Alas, I had no farmer husband, not for the lack of trying-on more than one husband to find the right fit, and although I do not have a brood of ten children, I am the Mother of one perfect son.

I have lived in cities my entire life, though moving to a small town in Missouri a little more than a decade ago, hoping to find that small town rural life. . . with out much success. I find that my farm girl soul has been screaming a little louder for recognition as of late.

Perhaps with my discovery of Mary Jane Butter’s wonderful books and magazines, the silly Farmville game tens of thousands of become addicted to on Facebook, or just looking for a simpler more fulfilling life as I have topped the peak of 50 and moving towards yet another birthday.

I come from a very small, and I mean very small family. As a child I was a voracious reader, and loved books about family, especially big families. I remember reading a story about a wonderful Jewish family with many, many children and cousins and aunts and uncles, and how they coped with life during the Depression. I must have reread that book several times, and somewhere convinced myself that I had a secret Jewish family looking for me, waiting to welcome me into their loud, laughing, large family.

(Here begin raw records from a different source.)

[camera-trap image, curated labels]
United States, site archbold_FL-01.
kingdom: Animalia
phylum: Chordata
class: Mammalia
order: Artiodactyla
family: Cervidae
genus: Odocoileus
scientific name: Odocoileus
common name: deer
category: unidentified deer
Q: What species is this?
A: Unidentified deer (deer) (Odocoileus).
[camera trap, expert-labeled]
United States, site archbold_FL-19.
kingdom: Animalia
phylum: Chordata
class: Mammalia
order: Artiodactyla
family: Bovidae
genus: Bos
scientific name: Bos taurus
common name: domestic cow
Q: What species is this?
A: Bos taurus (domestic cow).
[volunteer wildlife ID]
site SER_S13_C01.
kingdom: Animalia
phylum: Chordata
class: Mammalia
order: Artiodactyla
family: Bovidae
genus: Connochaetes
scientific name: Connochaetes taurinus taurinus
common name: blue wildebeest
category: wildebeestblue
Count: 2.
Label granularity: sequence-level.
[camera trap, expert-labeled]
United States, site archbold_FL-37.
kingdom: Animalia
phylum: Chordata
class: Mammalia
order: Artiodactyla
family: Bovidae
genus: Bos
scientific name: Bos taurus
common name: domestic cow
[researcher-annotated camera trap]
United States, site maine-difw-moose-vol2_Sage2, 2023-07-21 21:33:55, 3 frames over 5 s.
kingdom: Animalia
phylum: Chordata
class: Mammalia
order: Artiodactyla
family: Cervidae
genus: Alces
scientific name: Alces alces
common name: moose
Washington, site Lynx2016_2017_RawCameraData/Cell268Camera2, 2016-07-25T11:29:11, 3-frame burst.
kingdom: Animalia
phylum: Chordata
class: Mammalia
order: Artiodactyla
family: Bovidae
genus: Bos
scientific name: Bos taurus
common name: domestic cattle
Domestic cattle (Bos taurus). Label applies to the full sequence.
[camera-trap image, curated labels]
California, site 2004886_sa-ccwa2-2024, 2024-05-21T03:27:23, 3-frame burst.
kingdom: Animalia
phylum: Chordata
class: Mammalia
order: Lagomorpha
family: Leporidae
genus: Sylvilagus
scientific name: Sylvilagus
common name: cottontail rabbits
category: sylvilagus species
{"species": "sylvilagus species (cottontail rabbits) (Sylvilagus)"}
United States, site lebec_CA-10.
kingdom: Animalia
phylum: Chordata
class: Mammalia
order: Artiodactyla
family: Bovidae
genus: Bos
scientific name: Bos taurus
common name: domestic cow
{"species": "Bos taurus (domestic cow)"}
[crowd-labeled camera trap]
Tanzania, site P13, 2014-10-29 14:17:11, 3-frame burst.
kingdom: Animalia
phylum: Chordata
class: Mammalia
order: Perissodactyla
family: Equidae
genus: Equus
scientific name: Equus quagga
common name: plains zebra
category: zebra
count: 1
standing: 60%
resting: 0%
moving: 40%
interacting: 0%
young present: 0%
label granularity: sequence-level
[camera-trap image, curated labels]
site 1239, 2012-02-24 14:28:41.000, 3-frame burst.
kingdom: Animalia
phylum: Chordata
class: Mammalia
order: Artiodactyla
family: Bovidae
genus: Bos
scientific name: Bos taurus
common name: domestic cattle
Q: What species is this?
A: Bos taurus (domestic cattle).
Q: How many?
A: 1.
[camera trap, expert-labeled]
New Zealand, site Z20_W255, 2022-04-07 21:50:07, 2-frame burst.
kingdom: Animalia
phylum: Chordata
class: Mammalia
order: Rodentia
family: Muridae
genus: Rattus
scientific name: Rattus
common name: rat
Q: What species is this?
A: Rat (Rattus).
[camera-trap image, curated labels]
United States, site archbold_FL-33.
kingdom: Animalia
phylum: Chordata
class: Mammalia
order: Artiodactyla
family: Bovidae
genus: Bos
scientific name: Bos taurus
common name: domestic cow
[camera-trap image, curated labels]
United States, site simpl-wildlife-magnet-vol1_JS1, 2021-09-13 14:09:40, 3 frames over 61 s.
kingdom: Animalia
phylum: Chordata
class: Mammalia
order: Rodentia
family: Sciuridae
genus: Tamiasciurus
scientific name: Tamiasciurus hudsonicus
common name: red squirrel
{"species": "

I read dozens of stories of pioneer families, and families making their homes in the Appalachian Mountains, all with that common thread of a large loving family, and looking to the earth to give them their livelihood and their home.

So now as we enter this new decade, I have my list of resolutions readied, and as always, it includes all of the same ones from years past ….lose weight, become more organized, do something I really love to do………….I have given them a new look………….losing weight will come with living and eating healthier, and the garden I am already planning for our first sign of Spring; becoming more organized will go hand in hand with my looking to make do with what I have and no more shopping as a matter of convenience, only out of necessity. I will de-clutter and donate, I will have yard sales to pass along my treasures to fill the need or become the treasure of someone new, and I will take and make the time to do the things I really, really love to do. I will sew and craft, and garden, and care for my animals…………….and if the City Ordinances allow, this year I will have chickens. Three lovely bantam chickens housed in a delightful all-weather chicken coop!

So here you have the beginning of my Blog. The blog of a City Girl with a Farm Girl Soul, the blog of a romantic who formed her image out of the hundreds of books she read as a child; the wild ramblings of a 52 year old woman, who this year, this new decade, will finally decide what she wants to be when she grows up!

I hope that you decide to come along for the ride, I promise it will be one that will make you laugh, make you take pause, make you remember, and even once in a while it may make you cry……………………but no matter what road we travel, it will be a great ride!